▶ [Aim]:
Pull out each line in the rows below that contains the word "left".

________________________

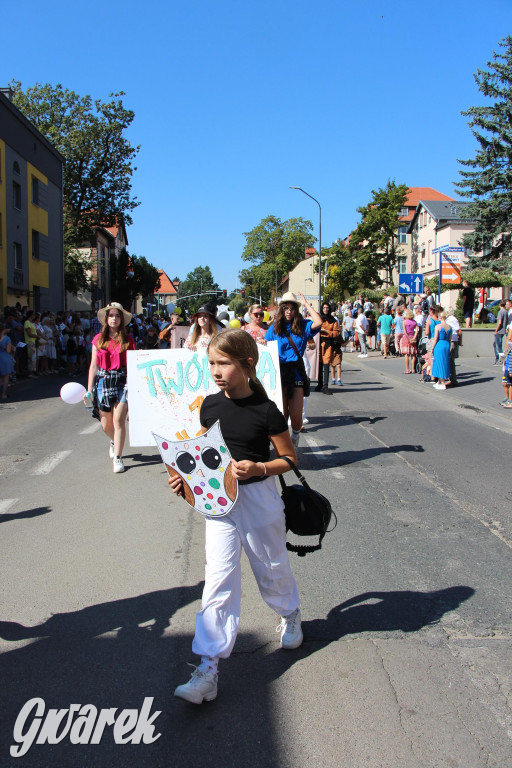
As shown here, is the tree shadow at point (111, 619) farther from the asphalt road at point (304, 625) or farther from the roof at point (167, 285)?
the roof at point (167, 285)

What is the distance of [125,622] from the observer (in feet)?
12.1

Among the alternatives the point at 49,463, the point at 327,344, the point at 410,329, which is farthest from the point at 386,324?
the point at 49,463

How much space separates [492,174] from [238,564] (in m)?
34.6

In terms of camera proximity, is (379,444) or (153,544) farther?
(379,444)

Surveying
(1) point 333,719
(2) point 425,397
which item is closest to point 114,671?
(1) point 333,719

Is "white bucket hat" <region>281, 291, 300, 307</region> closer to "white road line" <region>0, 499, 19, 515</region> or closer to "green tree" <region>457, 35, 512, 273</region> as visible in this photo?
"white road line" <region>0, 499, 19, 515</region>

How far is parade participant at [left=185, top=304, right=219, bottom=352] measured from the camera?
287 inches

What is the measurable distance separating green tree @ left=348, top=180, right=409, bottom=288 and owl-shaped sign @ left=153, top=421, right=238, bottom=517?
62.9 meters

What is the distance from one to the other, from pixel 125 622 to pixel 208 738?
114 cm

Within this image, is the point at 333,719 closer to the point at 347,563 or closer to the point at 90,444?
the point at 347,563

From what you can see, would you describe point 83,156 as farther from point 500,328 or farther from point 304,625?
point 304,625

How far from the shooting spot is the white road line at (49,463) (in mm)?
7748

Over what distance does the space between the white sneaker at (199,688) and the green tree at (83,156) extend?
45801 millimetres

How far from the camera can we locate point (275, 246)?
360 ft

________________________

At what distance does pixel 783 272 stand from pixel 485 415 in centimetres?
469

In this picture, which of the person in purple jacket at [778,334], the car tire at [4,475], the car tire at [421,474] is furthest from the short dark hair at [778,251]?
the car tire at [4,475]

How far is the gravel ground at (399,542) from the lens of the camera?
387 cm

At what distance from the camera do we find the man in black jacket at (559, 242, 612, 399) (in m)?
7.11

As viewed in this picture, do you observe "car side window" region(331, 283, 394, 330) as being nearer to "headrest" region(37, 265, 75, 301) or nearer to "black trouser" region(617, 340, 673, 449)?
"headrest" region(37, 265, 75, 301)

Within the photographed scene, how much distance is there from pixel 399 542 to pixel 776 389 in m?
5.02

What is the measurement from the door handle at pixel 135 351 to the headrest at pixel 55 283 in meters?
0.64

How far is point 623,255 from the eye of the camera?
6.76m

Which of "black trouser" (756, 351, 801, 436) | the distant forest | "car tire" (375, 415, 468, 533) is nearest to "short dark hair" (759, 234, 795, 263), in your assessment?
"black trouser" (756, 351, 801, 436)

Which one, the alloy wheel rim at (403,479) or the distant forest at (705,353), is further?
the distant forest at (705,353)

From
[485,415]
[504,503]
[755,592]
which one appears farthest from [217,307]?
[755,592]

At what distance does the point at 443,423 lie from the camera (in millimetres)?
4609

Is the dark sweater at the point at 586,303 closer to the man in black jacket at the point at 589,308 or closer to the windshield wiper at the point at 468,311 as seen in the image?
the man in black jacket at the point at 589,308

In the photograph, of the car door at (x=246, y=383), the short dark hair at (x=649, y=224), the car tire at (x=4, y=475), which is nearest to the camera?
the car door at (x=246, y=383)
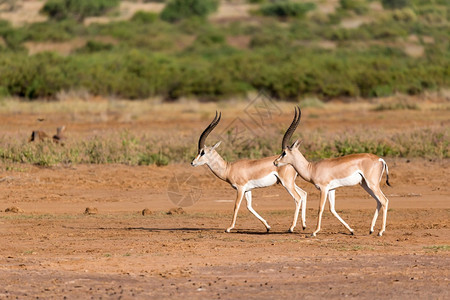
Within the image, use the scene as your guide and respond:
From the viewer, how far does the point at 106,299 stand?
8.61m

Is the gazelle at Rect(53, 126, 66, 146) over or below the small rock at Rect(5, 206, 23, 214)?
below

________________________

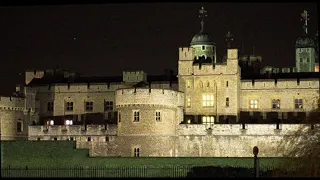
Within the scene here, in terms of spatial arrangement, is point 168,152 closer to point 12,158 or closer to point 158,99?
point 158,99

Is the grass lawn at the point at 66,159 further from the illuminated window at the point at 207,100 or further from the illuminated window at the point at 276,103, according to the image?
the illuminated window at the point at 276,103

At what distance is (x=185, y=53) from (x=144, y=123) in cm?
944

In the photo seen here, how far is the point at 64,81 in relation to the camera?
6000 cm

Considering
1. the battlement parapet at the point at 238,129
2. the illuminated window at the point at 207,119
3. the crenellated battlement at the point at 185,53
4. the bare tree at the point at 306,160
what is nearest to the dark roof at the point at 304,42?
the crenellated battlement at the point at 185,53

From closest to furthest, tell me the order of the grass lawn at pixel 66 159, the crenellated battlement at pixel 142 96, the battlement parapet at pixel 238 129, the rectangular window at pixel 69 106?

________________________

▶ [Answer in full]:
How far is parade participant at [left=185, top=304, right=219, bottom=352] measured from the camera?
What is the measurable distance separating green tree @ left=348, top=180, right=409, bottom=288 and owl-shaped sign @ left=153, top=421, right=238, bottom=517?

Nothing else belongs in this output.